It has been recently shown that RILP depletion in MCF7 (breast adenocarcinoma) cells causes a faster closure of the wound in wound-healing assay demonstrating a role of RILP in cell migration.19 In order to better characterize this role of RILP and to investigate if this is restricted to breast cancer cells we performed a woundhealing assay on NCI H1299 (lung carcinoma) cells transfected with either control RNA or siRNA against RILP. Confluent monolayers of cells were scratched with a pipette tip and migrating cells were imaged at time intervals of 30 min over an 8-h time period. We confirmed the role of RILP in cell motility as in RILP-depleted NCI H1299 cells migrated faster than control cells (Figure 1A; Supplementary Movie 1), proving that the role of RILP in migration is not cell-specific as it affects cell migration both in breast and lung cancer cells. Then, we evaluated several migration parameters such as velocity, accumulated distance, Euclidean distance and directness in order to better understand the effect of RILP on cell motility (Figure 1 B-E). Interestingly, upon RILP-depletion, cells speeded up of about 21% compared to control cells (Figure 1B). In accordance with this data, we observed a similar increase in the accumulated distance (of about 24%), which is the total distance that cells travelled in a certain amount of time, whereas Euclidean distance and directness were not affected upon RILP silencing (Figure 1 C-E).

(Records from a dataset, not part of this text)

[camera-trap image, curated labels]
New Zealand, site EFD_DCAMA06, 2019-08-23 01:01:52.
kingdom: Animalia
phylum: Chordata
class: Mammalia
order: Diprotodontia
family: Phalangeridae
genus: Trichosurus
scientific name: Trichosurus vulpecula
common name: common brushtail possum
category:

Western blot analysis of control and RILPdepleted cells demonstrated a strong reduction of RILP abundance of about 90% upon silencing (Figure 1 F-G).

Figure 1.

Figure 1.

RILP silencing affects cell velocity and accumulated distance in migrating cells. NCI H1299 cells transfected with control RNA or with RILP siRNA were imaged every 30 min over an 8-h period during a wound-healing assay. A) Images refer to the initial time point (0 h) or after the closure of the wound (8 h); on the right panel the migratory tracks of 60 representative cells are shown for control and RILP-depleted cells; scale bars: 50 μm. Migration velocity (B), accumulated distance (C), euclidean distance (D) and directness (E) have been quantified and relative graphs are shown. Data represents the mean ± SEM of four independent experiments (n=60). F) Lysates of control and RILPdepleted NCI H1299 cells were subjected to western blot analysis using anti-RILP and anti-tubulin antibodies. G) Quantification of RILP abundance. The values represent the mean ± SEM of three independent experiments.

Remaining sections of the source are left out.